* TEXT TO READ:
--------
Torch.distributed.elastic.multiprocessing.api: [ERROR] failed

woverbie · April 27, 2024, 8:40am

I’m new to pytorch.

I’m trying to run SegVit, but i keep bumping into errors.

my versions:

versions:
  TORCH: 
    2.2.1+cu121
  cuda:  
    12.1
  mmcv:  
    2.1.0
  mmseg: 
    1.2.2

specs of my pc:

Nr. of GPU's available: 1
GPU = Tesla V100-SXM3-32GB
VRAM available: 31.7393798828125 GB

code i’m trying to run:

!torchrun --nproc_per_node=1 --master_port=$((RANDOM + 10000)) ./tools/test.py configs/segvit/segvit_vit-l_jax_640x640_160k_ade20k.py ./models/ade_51.3.pth --eval=mIoU --launcher=pytorch

my config file (unchanged from repo):

_base_ = [
    '../_base_/models/seg_vit-b16.py',
    '../_base_/datasets/ade20k_640x640.py', '../_base_/default_runtime.py',
    '../_base_/schedules/schedule_160k.py'
]
in_channels = 1024
img_size = 640
# checkpoint = './pretrained/vit_large_p16_384_20220308-d4efb41d.pth'
checkpoint = 'https://download.openmmlab.com/mmsegmentation/v0.5/pretrain/segmenter/vit_large_p16_384_20220308-d4efb41d.pth'
out_indices = [7, 15, 23]
model = dict(
    pretrained=checkpoint,
    backbone=dict(
        img_size=(640, 640),
        embed_dims=1024,
        num_layers=24,
        drop_path_rate=0.3,
        num_heads=16,
        out_indices=out_indices),
    decode_head=dict(
        img_size=img_size,
        in_channels=in_channels,
        channels=in_channels,
        embed_dims=in_channels // 2,
        num_heads=16,
        use_stages=len(out_indices),
        loss_decode=dict(
            type='ATMLoss', num_classes=150, dec_layers=len(out_indices), loss_weight=1.0),
    ),
    test_cfg=dict(mode='slide', crop_size=(640, 640), stride=(608, 608)),
)
--------
* RECORD SET:

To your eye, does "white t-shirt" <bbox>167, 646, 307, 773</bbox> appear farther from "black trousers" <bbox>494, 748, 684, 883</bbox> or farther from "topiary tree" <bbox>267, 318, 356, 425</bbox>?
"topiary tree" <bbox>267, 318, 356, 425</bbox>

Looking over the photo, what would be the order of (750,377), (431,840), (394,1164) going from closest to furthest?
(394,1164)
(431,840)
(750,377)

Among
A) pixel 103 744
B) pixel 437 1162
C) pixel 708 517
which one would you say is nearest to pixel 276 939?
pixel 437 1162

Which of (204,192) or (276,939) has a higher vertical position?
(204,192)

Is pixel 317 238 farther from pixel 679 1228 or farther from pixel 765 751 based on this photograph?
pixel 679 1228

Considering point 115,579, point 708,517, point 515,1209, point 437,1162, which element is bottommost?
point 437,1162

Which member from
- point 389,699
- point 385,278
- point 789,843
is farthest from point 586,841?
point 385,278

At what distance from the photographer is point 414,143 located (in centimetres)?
--------
* WHAT IS ASKED:
1. According to the forum post about running SegVit, which GPU does the poster's computer have?
2. Continue the forum post about the SegVit error from the point where it stops.

* TASK RESULTS:
1. A Tesla V100-SXM3-32GB.

2.
# jax use different img norm cfg
img_norm_cfg = dict(
    mean=[127.5, 127.5, 127.5], std=[127.5, 127.5, 127.5], to_rgb=True)
crop_size = (640, 640)
train_pipeline = [
    dict(type='LoadImageFromFile'),
    dict(type='LoadAnnotations', reduce_zero_label=True),
    dict(type='Resize', img_scale=(2048, 640), ratio_range=(0.5, 2.0)),
    dict(type='RandomCrop', crop_size=crop_size, cat_max_ratio=0.75),
    dict(type='RandomFlip', prob=0.5),
    dict(type='PhotoMetricDistortion'),
    dict(type='Normalize', **img_norm_cfg),
    dict(type='Pad', size=crop_size, pad_val=0, seg_pad_val=255),
    dict(type='DefaultFormatBundle'),
    dict(type='Collect', keys=['img', 'gt_semantic_seg'])
]
test_pipeline = [
    dict(type='LoadImageFromFile'),
    dict(
        type='MultiScaleFlipAug',
        img_scale=(2048, 640),
        # img_ratios=[0.5, 0.75, 1.0, 1.25, 1.5, 1.75],
        flip=False,
        transforms=[
            dict(type='Resize', keep_ratio=True),
            dict(type='RandomFlip'),
            dict(type='Normalize', **img_norm_cfg),
            dict(type='ImageToTensor', keys=['img']),
            dict(type='Collect', keys=['img'])
        ])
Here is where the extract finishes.